Directions for this task: Filter the records below for the word "Vietnam". Copy each line that holds it.

Data records:
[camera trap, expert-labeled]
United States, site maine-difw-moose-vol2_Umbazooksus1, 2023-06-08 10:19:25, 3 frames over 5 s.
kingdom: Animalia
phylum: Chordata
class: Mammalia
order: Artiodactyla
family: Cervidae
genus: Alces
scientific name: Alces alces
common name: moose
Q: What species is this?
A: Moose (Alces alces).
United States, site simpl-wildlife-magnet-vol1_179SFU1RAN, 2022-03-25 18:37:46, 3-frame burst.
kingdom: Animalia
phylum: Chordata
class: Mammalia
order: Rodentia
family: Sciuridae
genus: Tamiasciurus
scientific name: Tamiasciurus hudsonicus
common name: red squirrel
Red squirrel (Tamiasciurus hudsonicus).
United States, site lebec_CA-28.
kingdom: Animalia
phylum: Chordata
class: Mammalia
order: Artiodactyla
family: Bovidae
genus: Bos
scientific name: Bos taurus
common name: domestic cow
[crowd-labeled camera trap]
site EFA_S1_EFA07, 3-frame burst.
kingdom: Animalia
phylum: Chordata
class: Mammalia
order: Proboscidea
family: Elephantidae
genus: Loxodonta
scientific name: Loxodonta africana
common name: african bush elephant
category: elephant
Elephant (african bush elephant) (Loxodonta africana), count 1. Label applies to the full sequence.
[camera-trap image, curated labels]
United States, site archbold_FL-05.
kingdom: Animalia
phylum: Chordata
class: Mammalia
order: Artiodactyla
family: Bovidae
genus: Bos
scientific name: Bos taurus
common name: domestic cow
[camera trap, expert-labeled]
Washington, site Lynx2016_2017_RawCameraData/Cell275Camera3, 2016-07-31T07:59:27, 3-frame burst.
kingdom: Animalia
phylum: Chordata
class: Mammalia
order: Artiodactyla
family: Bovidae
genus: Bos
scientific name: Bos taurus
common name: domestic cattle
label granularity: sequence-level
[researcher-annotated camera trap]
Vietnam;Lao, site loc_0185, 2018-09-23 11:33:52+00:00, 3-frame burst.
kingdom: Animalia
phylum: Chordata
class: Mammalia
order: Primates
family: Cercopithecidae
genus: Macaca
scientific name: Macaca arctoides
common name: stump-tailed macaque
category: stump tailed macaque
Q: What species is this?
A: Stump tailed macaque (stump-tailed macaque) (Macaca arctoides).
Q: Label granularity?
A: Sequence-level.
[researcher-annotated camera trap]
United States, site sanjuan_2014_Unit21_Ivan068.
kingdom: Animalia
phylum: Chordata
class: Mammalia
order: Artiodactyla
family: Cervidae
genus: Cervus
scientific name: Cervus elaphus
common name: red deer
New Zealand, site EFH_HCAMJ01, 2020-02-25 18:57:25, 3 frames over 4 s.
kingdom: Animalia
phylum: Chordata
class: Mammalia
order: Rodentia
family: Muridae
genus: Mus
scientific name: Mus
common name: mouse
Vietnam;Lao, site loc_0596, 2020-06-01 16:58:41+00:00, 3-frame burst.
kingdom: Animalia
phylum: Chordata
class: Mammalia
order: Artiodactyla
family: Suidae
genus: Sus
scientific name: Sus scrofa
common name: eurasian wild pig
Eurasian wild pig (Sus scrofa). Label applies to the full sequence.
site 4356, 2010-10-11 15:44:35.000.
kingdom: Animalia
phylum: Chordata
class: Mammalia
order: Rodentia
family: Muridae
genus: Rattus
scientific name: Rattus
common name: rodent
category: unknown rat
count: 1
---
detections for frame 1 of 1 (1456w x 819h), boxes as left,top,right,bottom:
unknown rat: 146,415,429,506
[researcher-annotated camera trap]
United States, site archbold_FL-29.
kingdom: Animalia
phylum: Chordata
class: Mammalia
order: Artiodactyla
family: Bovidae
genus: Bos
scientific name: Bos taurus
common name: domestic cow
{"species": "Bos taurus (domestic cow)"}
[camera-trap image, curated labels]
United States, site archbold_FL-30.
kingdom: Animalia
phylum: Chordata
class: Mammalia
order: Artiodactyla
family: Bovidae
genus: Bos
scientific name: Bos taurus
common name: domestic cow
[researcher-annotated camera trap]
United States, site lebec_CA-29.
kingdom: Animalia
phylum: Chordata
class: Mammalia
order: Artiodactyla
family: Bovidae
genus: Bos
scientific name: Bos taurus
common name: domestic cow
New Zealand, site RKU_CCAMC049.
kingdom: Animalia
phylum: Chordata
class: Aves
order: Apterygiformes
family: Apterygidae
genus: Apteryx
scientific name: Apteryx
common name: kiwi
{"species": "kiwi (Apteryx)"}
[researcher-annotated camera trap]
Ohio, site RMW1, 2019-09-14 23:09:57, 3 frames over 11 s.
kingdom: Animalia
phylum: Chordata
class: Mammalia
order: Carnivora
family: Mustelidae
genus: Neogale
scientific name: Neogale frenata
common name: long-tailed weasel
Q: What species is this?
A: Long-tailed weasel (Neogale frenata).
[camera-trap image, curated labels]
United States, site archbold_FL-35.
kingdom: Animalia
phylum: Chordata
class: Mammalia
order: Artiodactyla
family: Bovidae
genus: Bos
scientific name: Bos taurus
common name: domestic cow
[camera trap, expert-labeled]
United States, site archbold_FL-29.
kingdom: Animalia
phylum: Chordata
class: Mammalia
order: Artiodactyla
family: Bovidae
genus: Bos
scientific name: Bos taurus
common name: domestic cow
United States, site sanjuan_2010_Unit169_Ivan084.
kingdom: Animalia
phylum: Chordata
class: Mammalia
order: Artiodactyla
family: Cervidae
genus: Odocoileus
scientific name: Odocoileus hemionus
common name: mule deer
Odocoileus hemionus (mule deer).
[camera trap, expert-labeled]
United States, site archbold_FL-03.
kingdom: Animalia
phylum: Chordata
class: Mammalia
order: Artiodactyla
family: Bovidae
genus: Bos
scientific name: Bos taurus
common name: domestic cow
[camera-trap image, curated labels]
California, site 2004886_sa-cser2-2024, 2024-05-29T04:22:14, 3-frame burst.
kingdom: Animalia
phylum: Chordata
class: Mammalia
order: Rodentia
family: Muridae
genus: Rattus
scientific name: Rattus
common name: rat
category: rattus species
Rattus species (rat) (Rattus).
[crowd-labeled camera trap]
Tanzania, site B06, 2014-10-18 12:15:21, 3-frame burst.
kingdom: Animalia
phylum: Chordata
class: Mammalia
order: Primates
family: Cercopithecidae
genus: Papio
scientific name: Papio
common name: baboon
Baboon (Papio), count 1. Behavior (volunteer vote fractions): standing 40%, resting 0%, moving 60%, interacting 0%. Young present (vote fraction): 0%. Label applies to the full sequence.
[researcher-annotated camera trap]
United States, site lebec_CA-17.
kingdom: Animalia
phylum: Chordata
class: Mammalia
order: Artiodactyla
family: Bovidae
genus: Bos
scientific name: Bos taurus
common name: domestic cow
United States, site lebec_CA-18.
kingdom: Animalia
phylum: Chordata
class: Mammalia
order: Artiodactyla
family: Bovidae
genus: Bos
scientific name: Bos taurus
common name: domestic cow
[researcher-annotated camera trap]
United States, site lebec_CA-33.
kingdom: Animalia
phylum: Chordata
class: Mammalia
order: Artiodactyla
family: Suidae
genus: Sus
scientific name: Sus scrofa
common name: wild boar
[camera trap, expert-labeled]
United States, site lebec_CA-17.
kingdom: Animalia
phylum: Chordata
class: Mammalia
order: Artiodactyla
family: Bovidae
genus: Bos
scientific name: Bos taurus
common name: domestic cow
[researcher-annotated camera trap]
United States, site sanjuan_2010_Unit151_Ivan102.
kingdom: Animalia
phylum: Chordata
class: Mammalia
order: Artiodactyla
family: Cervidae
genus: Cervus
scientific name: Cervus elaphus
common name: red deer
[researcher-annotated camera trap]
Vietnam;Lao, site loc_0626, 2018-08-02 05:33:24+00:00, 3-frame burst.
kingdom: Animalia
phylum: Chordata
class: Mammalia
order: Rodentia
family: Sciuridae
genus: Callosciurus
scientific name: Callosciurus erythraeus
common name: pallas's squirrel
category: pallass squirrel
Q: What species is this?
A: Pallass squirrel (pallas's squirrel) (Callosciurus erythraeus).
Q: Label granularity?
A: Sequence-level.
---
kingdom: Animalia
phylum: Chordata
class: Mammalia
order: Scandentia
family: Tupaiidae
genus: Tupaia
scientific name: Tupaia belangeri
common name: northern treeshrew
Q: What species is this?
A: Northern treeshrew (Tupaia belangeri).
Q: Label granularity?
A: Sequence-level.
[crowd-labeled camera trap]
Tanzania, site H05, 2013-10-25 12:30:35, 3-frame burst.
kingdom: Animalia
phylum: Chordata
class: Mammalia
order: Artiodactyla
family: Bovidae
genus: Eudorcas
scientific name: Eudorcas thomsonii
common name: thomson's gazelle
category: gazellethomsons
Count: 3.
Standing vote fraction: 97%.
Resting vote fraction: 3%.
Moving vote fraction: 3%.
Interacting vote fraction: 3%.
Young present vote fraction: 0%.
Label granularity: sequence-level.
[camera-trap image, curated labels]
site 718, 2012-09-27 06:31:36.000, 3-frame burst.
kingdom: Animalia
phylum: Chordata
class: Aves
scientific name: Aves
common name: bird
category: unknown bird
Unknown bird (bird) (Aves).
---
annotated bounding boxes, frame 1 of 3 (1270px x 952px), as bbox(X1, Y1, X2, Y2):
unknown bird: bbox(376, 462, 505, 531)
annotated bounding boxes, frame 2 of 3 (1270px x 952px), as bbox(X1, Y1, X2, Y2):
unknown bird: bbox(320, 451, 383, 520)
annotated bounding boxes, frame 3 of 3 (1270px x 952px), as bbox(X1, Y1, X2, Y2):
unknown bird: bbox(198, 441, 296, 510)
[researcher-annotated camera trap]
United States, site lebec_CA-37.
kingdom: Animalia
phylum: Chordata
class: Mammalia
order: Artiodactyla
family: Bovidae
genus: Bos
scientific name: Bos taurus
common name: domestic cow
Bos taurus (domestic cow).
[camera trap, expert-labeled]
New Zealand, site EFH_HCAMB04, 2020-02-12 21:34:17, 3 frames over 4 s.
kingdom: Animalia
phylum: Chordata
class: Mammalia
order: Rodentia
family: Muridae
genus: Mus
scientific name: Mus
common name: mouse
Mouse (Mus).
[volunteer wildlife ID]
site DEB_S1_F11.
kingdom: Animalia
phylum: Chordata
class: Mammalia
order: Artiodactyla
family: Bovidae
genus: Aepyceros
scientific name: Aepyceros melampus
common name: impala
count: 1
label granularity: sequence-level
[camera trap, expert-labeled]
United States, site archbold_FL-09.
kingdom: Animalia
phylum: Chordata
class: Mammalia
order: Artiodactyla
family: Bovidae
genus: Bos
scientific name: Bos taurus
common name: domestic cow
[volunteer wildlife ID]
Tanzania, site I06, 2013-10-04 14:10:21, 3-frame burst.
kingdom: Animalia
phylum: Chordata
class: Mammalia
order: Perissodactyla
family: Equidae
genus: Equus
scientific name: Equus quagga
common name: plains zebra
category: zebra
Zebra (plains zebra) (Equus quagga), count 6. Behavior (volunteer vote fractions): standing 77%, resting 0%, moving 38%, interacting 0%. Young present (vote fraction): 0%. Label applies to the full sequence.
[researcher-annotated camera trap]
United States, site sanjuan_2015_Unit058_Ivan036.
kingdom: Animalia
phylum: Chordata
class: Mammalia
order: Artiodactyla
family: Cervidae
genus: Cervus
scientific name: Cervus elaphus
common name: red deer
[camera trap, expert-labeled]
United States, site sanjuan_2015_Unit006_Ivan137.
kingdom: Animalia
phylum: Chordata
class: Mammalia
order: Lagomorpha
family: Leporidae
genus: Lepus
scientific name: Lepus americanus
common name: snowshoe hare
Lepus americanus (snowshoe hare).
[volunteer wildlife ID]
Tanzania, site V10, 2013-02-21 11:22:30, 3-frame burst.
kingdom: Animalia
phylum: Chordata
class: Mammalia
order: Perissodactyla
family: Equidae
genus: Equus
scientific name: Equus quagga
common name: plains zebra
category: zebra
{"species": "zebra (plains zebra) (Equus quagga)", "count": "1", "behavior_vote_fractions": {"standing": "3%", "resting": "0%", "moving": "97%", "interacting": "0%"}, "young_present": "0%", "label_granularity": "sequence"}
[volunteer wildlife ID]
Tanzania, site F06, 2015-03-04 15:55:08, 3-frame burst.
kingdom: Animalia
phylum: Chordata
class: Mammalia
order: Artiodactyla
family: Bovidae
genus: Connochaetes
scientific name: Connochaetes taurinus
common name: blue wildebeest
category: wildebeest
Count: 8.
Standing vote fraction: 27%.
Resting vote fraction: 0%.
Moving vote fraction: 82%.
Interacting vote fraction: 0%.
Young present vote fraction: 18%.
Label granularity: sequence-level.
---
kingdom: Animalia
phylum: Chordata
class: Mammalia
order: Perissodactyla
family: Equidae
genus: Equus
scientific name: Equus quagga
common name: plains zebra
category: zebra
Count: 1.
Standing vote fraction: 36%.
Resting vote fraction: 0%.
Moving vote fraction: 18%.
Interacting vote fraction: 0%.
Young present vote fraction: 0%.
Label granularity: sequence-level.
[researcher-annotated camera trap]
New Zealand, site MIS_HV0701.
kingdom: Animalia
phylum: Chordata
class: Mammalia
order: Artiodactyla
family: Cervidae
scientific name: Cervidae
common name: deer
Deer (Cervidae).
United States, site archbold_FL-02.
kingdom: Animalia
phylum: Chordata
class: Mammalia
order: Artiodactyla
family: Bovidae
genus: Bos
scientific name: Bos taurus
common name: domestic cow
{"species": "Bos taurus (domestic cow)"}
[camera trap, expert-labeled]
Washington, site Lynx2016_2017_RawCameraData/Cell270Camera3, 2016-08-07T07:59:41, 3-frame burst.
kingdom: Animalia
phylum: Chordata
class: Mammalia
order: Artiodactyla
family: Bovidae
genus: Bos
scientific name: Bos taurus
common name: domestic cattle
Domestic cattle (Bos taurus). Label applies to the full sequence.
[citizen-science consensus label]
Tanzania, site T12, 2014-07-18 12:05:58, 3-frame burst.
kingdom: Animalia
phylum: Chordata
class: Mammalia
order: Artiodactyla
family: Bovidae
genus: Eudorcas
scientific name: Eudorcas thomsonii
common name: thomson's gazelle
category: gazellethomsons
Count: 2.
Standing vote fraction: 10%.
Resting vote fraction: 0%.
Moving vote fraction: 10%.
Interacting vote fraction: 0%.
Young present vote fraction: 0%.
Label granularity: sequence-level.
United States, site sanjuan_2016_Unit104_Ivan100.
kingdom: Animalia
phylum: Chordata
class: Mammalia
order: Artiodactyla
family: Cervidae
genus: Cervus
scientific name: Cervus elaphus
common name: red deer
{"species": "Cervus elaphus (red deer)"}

Answer for this exercise:
Vietnam;Lao, site loc_0185, 2018-09-23 11:33:52+00:00, 3-frame burst.
Vietnam;Lao, site loc_0596, 2020-06-01 16:58:41+00:00, 3-frame burst.
Vietnam;Lao, site loc_0626, 2018-08-02 05:33:24+00:00, 3-frame burst.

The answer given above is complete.